__INPUT DATA__
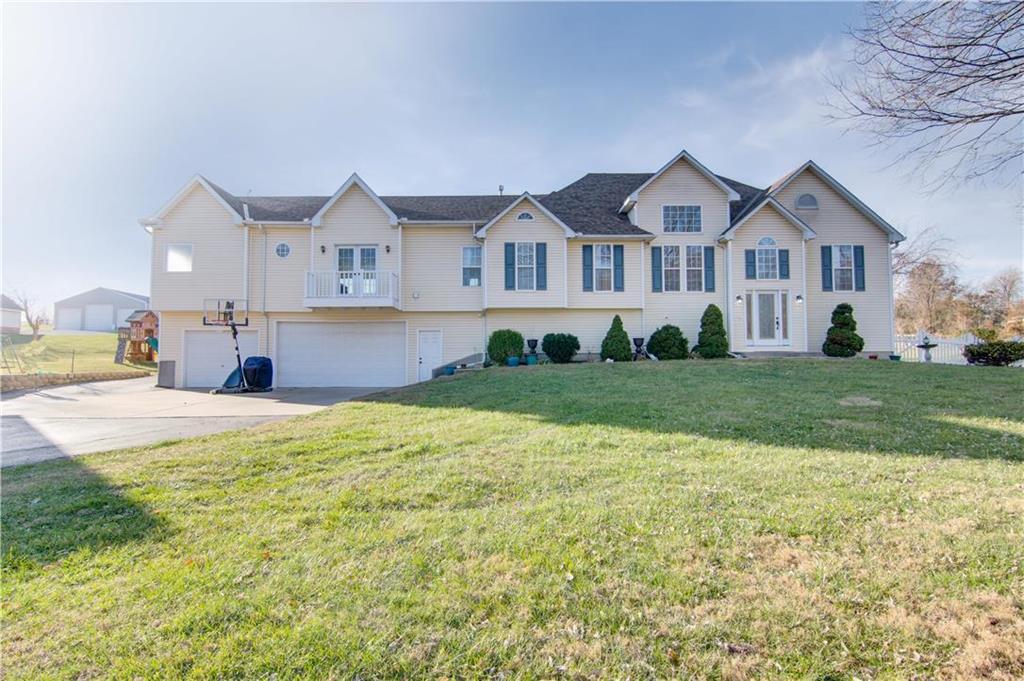 Hawk Ridge Real Estate Listings Main Image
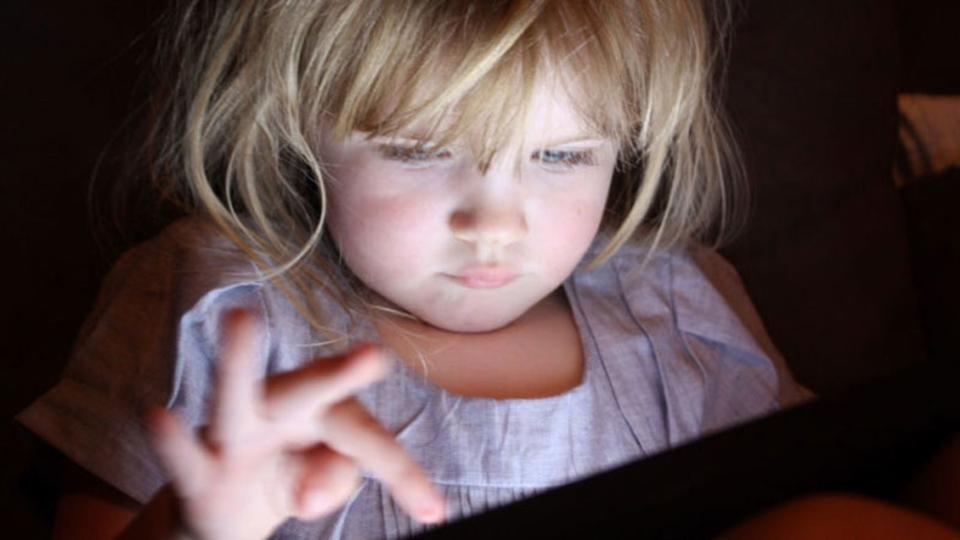子供は1日何時間スクリーンを見てもいいの? 推奨時間が詳しく設定される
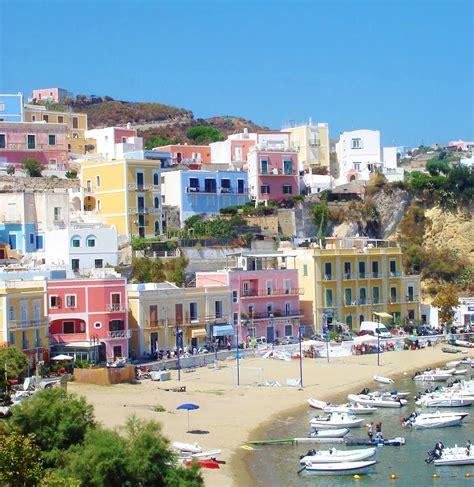 porto ponza ponza uma ilha italiana de mar cor caribe voupraroma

__EXERCISE DIRECTIONS__
Images are to be left out; everything else in the material must be written out exactly.

__WRITTEN RESPONSE__
 Hawk Ridge Real Estate Listings Main Image
子供は1日何時間スクリーンを見てもいいの? 推奨時間が詳しく設定される
 porto ponza ponza uma ilha italiana de mar cor caribe voupraroma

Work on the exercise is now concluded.